Chuck Johnson and his golden retriever, Molly, share a small camper parked in front of a concrete slab, all that remains of his hurricane-battered home.
The 56-year-old film technician is among thousands of Floridians still struggling to recover five months after the last of four hurricanes rampaged across the state.
Disputes with insurers and shortages of building materials, contractors and labor have delayed repairing or rebuilding many of Florida's 700,000 damaged dwellings.
Johnson, awaiting an insurance settlement, is unsure when, or even whether, he will rebuild. He has thought about selling his lot and going elsewhere, but is torn because he loves the scenic lagoon just across the street from his lot.
"I'm like a tennis ball, just back and forth," Johnson said. "Sometimes I stay awake in bed. Your mind is like a blender."
Insurers have settled 90 percent of 1.6 million claims statewide from Charley, Frances, Ivan and Jeanne, which also killed 117 people in Florida when they hit in August and September.
But Johnson is in the remaining 10 percent of property owners still waiting for the check.
His National Flood Insurance Program policy -- capped at $250,000 per home -- will cover at least part of Johnson's damages, but his wind insurer has refused to pay anything, contending Hurricane Ivan's storm surge was entirely to blame for destroying his house.
"Those are very difficult cases," said Sam Miller, spokesman for the Florida Insurance Council. "A lot of them have gone to court."
Leigh Ann Gill, 45, and her husband, Konrad, 50, borrowed $80,000 to start fixing their home pending an insurance settlement.
"We're doing a lot of the repairs ourselves because you just can't find anybody to do it," she said.
Getting roofers and roofing materials has been difficult across the state, resulting in backlogs of up to seven months and price increases of about 25 percent, said Steve Munnell, executive director of the Florida Roofing, Sheet Metal and Air Conditioning Contractors Association.
"With hundreds of thousands of roofs that need to be replaced, it just takes time," Munnell said. "There's just so many roofing contractors in the state."
Gov. Jeb Bush signed an executive order letting out-of-state contractors work without Florida licenses through mid-May, but they still must meet the state's insurance requirements and obtain local specialty licenses. Some jurisdictions have declined to issue such licenses.
It took about 45 days for Lifetime Roofing Inc. of Dallas to get workers' compensation insurance, which is not required in Texas, says company president Tommy Vieth. He brought in workers and shingles from Texas, renting a warehouse here, to get around labor and supply shortages.
The shingle crunch eased during the winter as manufacturers ramped up production and demand from cold-weather states dropped, but it still can take up to six weeks to get an order, Munnell says.
Those delays may get longer.
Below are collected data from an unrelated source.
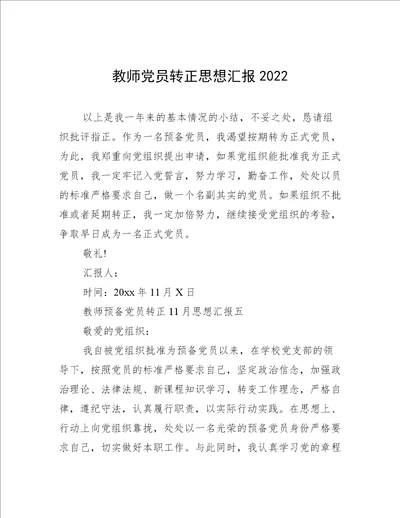 教师党员转正思想汇报 2022

以上是我一年来的基本情况的小结，不妥之处，恳请组织批评指正。作为一名预备党员，我渴望按期转为正式党员，为此，我郑重向党组织提出申请，如果党组织能批准我为正式党员，我一定牢记入党誓言，努力学习，勤奋工作，处处以员的标准严格要求自己，做一个名副其实的党员。如果组织不批准或者延期转正，我一定加倍努力，继续接受党组织的考验，争取早日成为一名正式党员。

敬礼!

汇报人：

时间：20xx 年 11 月 X 日

教师预备党员转正 11 月思想汇报五

敬爱的党组织：

我自被党组织批准为预备党员以来，在学校党支部的领导下，按照党员的标准严格要求自己，坚定政治信念，加强政治理论、法律法规、新课程知识学习，转变工作理念，严格自律，遵纪守法，认真履行职责，以实际行动实践。在思想上、行动上向党组织靠拢，处处以一名光荣的预备党员身份严格要求自己，切实做好本职工作。与此同时，我认真学习党的章程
The expiration of the governor's executive order and the return of warmer weather are expected to send contractors, workers and shingles back north.
"If they decide to go home, it could be a free for all for good quality skilled labor," says Pensacola contractor Dan Gilmore, president of the Florida Home Builders Association in Winter Park.
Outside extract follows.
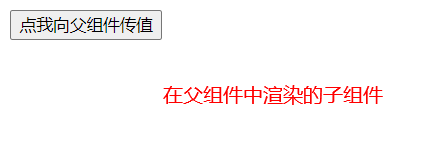 点我向父组件传值

在父组件中渲染的子组件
Vieth, however, plans to get a Florida license and stay here because he expects several more months of work, possibly extending into 2006.
"There's a tremendous amount of blue roofs still out there," Vieth says.
The Federal Emergency Management Agency provided blue plastic tarps as a temporary fix until homeowners could get permanent roof repairs. They are designed to last only three to six months and many are shredding from exposure to wind, rain and sun.
Lamar Advertising Co. has come to the rescue in the Pensacola area by donating used billboard covers to replace some deteriorating tarps.
Some other building materials also can be hard to get but none more than cement, Gilmore says. He contends a tariff on imports from Mexico is keeping supplies down, prices high and causing construction delays of up to 90 days.
Ed Sullivan, chief economist for the Portland Cement Association in Skokie, Ill., blamed low supplies on a shortage of ships, not the tariff that has been in place for 10 years.
Florida relies on imports for up to 40 percent of cement supplies but most of it comes from other Latin American countries, Europe and Asia while historically most Mexican imports have gone to Southwestern states, Sullivan says.
Contractors were busy, and labor in short supply, even before the hurricanes struck because of a strong housing market in Florida and the storms have done nothing to weaken it.
"We have enough work for everybody to live real good for about four years," Gilmore says. "That's how long it's going to take."